Carlyle Thayer, a Vietnam expert at the University of New South Wales, said the inclusion of businessmen in the national assembly followed the Party’s decision to allow entrepreneurs into its ranks and even install some on its policy-making Central Committee at a congress in January. “The National Assembly seems to be following that theme of getting people with practical experience that are safe into the National Assembly to add their expertise to the process,” he said.
But it may be a while before everyone’s comfortable with the arrangements. Nguyen Si Dung, deputy director of the National Assembly Office, told reporters there was some concern about conflict of interest with regard to businesspeople now participating in the heretofore rubber stamp parliament. He called for a code of conduct that would prohibit business owners from lobbying or voting for any law that relates to their business interests, such as the law on corporate tax. Businessmen also shouldn’t join the economic committee, he said.
Other demographic targets were missed. Seventy-eight people from ethic minority groups were elected, 12 fewer than targeted; 122 women won seats, 28 below target and 1.36 percent fewer than in the outgoing parliament; 62 people under the age of 40 were elected, eight under target and 1.39 percent lower than last time. Finally, 42 non-party members won seats, which missed a 10 percent target.
On the political front there were some surprises. Fifteen out of 182 candidates nominated by central government or party organs were not elected, including a member of the party’s central committee, Le Thi Thu Ba. Ba is a National Assembly incumbent and chair of the judicial committee. It was unclear exactly why she was dumped.

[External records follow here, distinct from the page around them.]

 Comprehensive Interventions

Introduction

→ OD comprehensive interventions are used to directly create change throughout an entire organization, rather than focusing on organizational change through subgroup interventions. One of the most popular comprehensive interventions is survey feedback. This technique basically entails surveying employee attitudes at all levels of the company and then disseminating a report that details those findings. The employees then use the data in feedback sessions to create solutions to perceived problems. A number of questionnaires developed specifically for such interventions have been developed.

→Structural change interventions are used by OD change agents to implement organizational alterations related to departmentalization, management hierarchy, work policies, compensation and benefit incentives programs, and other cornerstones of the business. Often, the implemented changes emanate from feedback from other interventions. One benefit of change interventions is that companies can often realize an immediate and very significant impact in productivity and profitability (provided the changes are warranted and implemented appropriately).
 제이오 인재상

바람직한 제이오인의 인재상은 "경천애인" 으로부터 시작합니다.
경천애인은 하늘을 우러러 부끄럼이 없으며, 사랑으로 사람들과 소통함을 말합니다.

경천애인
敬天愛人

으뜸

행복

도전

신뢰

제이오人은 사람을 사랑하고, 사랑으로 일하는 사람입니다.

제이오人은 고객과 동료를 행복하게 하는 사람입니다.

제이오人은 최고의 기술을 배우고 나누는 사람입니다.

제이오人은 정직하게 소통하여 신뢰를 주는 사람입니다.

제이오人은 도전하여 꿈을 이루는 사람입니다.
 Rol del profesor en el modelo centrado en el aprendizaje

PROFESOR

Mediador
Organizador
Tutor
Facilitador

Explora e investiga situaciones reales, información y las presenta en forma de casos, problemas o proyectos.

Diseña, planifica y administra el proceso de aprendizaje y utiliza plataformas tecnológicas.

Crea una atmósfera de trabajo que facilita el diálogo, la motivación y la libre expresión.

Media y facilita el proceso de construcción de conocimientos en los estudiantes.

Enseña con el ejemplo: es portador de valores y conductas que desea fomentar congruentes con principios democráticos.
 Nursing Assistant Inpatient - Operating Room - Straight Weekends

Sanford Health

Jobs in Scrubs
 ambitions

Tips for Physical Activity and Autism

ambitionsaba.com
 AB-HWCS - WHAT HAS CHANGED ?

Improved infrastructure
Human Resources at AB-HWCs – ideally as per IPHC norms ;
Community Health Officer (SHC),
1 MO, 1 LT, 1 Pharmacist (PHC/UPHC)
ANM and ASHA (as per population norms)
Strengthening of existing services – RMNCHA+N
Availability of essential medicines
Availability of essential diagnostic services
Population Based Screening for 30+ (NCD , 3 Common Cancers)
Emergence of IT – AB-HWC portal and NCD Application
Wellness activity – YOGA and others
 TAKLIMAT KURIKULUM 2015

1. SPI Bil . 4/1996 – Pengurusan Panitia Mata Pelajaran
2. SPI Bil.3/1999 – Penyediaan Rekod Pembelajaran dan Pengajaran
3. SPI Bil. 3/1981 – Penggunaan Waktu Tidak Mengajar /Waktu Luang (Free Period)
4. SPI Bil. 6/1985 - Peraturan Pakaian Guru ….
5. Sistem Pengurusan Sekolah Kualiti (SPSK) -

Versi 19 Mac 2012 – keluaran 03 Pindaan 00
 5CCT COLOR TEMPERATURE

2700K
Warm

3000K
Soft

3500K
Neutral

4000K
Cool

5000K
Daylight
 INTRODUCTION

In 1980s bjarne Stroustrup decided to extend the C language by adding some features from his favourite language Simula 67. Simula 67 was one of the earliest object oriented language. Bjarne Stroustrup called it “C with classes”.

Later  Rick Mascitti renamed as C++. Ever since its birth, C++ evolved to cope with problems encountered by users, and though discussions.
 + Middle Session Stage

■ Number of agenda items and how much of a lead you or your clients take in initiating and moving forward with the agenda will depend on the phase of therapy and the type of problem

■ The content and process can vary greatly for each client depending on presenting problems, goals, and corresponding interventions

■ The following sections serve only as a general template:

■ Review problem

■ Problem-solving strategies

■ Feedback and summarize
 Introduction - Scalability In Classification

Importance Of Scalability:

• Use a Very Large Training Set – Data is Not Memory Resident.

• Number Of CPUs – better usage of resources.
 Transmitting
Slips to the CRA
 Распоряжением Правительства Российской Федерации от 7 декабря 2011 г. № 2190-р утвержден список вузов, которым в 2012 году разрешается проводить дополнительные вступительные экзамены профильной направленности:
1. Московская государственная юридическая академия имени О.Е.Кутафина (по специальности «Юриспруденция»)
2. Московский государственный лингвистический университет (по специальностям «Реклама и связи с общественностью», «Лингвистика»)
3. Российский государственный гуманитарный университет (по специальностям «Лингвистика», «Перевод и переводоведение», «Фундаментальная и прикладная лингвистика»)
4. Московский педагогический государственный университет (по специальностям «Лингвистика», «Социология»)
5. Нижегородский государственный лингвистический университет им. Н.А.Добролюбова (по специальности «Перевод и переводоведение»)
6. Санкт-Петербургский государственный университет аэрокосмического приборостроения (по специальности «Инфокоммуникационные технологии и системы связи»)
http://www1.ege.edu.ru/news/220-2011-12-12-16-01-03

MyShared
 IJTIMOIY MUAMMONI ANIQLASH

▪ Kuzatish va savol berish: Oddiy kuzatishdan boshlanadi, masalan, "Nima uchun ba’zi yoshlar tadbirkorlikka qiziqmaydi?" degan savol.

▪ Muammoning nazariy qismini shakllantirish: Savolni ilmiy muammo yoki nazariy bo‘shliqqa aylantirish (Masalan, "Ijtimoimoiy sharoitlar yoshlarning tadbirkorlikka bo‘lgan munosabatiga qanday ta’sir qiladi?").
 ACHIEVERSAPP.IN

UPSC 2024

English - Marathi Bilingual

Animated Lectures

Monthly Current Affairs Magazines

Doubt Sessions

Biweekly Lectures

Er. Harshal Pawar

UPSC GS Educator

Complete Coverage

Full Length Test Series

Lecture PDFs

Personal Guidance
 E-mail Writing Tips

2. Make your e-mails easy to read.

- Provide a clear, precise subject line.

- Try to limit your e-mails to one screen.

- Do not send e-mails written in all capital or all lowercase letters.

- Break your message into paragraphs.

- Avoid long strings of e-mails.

Thayer said that in past elections there had been about half as many central candidates who didn’t make it.
“It tells us that however contrived these elections are political scientists and observers still have to explain the variance and it seems to me that there’s an element of choice by the people,” he said.
In a shift from the 2007 poll, the entire 14-member Politburo were elected this time. Thayer said this was orchestrated to give them more “credibility” as leaders, even though they were not elected by the entire nation but by small electoral districts of their choosing.
“And so the Vietnamese can have their cake and eat it too,” Thayer said.